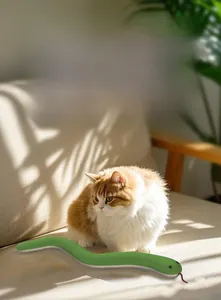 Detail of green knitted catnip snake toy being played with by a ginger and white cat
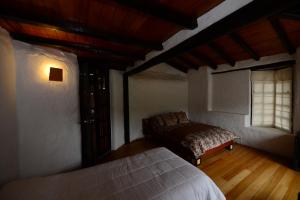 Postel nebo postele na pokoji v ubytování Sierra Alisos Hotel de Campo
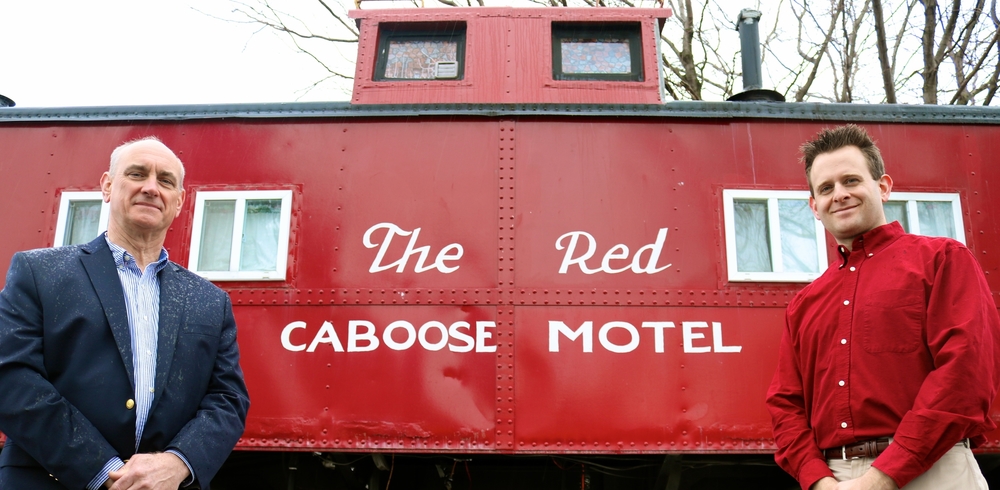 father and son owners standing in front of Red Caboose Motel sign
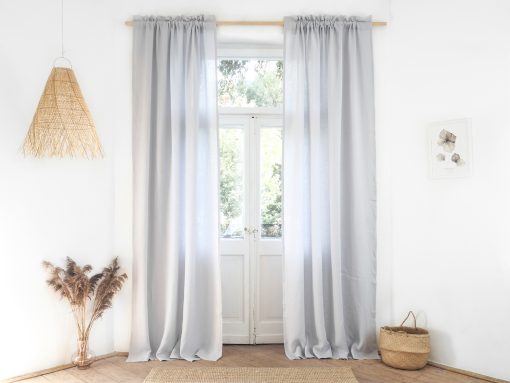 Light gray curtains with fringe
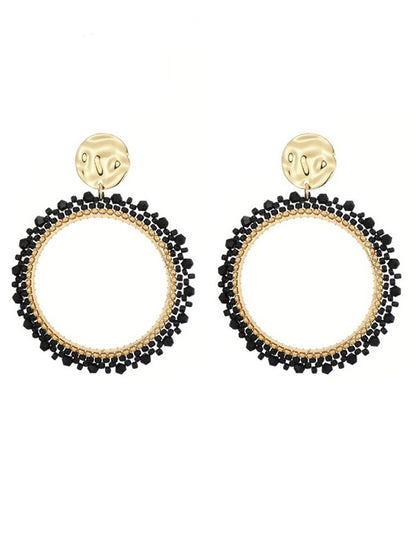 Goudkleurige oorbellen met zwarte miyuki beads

+ + + +

• The problem
Restate, word for word, the entries above, dropping any picture.

• Answer space
 Detail of green knitted catnip snake toy being played with by a ginger and white cat
 Postel nebo postele na pokoji v ubytování Sierra Alisos Hotel de Campo
 father and son owners standing in front of Red Caboose Motel sign
 Light gray curtains with fringe
 Goudkleurige oorbellen met zwarte miyuki beads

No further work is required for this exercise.